§ **To do**
(A) Read the running travel piece below and decide whether each statement agrees with it. For each one, answer yes or no and quote the exact words of the piece that settle it.
(i) Everyone who finishes the Hawke's Bay half receives a medal and a bottle of wine.
(ii) The Valencia 10k is held at a different time from the full marathon.
(iii) The writer ran the entire Queenstown marathon route.
(B) According to the running travel piece below, what are runners given at the finish line of the Valencia race?
(C) Pick up the running travel piece below at its final sentence and carry it on with a few more sentences.

§ **Page extract**
[Start of Attachment]
For running tourism, New Zealand is hard to beat – if only it weren’t so far from the UK! It has every type of landscape you can imagine – fjords, rainforests, beaches, lakes, volcanos – all crammed into two relatively small islands. And the national parks – oh the parks! Brilliantly signposted for walkers or runners, many have maps showing distances, suggesting routes and giving estimate times. Last year I ran through the North Island’s beautiful wine country at the Hawke’s Bay half, ending in a vineyard. All finishers get a medal and a bottle of wine grown on that very land. Now that’s my kind of rehydration … Running part of the route of the Queenstown marathon down in the south island – from Arrowtown back into Queenstown – was one of the most magical runs of my life. I’ve never stopped to take photos so often ..

 

3. Valencia 10k

Last November I went to Spain and took part in the Valencia 10k. This year, I might well upgrade – the race takes place at the same time as the full marathon – and it’s really a fantastic one. I mean, any race that involves being presented with a massive bag of home grown fresh oranges at the finish line gets my vote, but on top of that it’s well organised, scenic, fast and flat. Valencia is a wonderful city for running anyway – races aside – with its fabulous Turia park snaking through the city centre. It even has signposted paths just for runners!
[End of Attachment]
§ **Information shown**
[Start of Attachment]
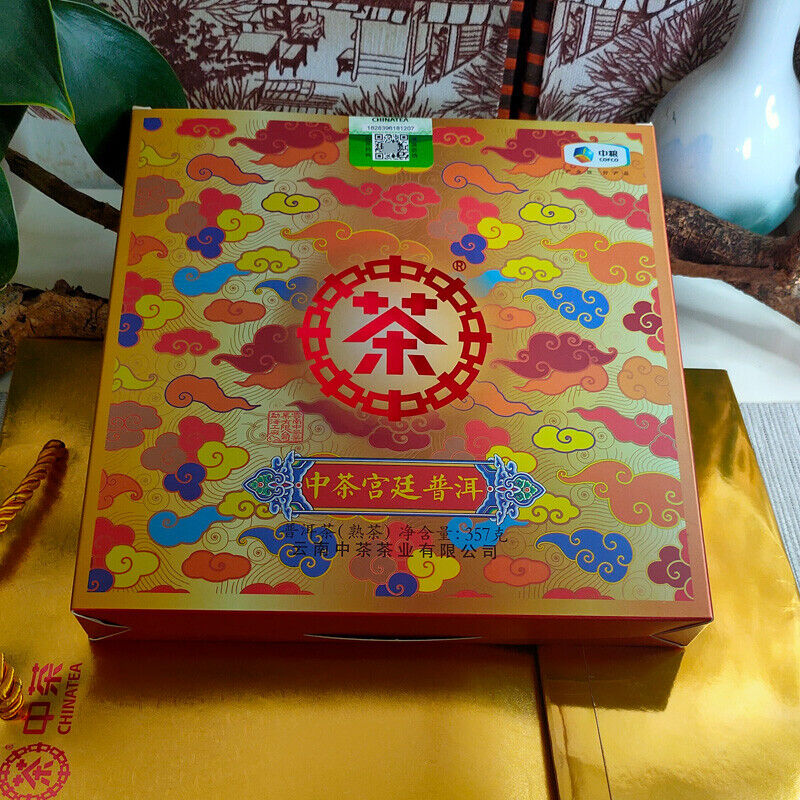 HelloYoung Selected Fine Royal Ripe Pu-erh Cha 357g Cake Zhongcha Pu'er Puer Tea Box
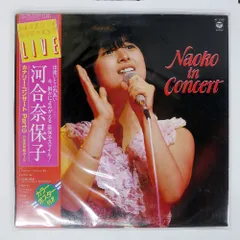 2026年最新】河合奈保子ライブアルバムBOX NAOKO LIVEの人気アイテム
[End of Attachment]
§ **Expected results**
(A)
(i) Yes: "All finishers get a medal and a bottle of wine grown on that very land."
(ii) No: "the race takes place at the same time as the full marathon"
(iii) No: "Running part of the route of the Queenstown marathon"

(B) A massive bag of home-grown fresh oranges.

(C)
 

4. Seville Marathon

Another Spanish entry into my personal overseas top five is Seville. Now, yes, it is very well organised, extremely flat, and has perfect weather conditions (12 degrees when I did it in February this year) and is a great city to relax and enjoy when your race is done. The beer is cheap. The city is beautiful. But I admit that the main reason I will forever love Seville is that I got a PB there in February and finally broke my goal of sub-3. The fact that’s also a wonderful place to visit is merely the icing on the cake.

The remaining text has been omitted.